Billy Bales
- Born: 6 June 1929 Norwich, Norfolk, England
- Died: 19 June 2023 (aged 94)
- Nationality: British (English)

Career history
- 1948–1950: Yarmouth Bloaters
- 1952–1963: Norwich Stars
- 1965–1969: Sheffield Tigers

Individual honours
- 1949: National Junior champion

Team honours
- 1955, 1963: National Trophy winner

= Billy Bales =

British speedway rider (1929–2023)

Raymond Arthur Bales (6 June 1929 – 19 June 2023), known as Billy Bales, was an English international motorcycle speedway rider who reached the final of Speedway World Championship in 1955.

==Career==
Bales started his career with the Yarmouth Bloaters in 1948 and broke the track record. During the 1949 Speedway National League Division Three season he continued to ride for Yarmouth and topped the league averages after finishing the season with a calculated average of 10.44. He stayed at Yarmouth until the start of 1950 when he was called up for National Service.
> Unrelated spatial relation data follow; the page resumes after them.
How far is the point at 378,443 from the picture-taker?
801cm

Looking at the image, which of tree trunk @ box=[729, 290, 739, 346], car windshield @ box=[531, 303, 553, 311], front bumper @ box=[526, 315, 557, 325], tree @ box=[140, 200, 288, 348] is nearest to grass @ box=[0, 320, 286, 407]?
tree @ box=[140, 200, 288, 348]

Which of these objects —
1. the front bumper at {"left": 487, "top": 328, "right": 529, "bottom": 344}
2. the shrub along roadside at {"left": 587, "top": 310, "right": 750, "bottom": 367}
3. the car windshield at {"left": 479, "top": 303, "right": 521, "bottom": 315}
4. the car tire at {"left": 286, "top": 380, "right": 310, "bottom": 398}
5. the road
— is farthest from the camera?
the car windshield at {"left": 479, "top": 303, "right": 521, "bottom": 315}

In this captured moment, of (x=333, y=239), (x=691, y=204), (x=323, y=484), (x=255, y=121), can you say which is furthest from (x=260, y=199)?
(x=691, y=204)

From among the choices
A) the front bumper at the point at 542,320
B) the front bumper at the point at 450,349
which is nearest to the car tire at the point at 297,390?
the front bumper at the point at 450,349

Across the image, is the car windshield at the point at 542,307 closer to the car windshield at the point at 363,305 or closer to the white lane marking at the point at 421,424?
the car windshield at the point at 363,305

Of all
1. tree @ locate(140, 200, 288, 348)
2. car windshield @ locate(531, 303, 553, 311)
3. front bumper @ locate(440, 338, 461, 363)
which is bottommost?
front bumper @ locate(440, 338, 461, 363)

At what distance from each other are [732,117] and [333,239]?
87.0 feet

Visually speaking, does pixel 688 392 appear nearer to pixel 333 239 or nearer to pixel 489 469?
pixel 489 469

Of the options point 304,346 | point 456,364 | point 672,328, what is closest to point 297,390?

On his return, Bales joined his hometown club, the Norwich Stars and stayed there for thirteen consecutive seasons. The Stars won the National Trophy twice in that time and Bales was selected to ride for England as well as qualifying for the World Final in 1955.

The Norwich Stars speedway club closed in 1964, which forced Bales to move on. He was signed by the Sheffield Tigers and remained there until he retired in 1969. At retirement he had earned 12 caps for England and 1 cap for Great Britain.

==Death==
Bales died on 18 June 2023, 13 days after his 94th birthday.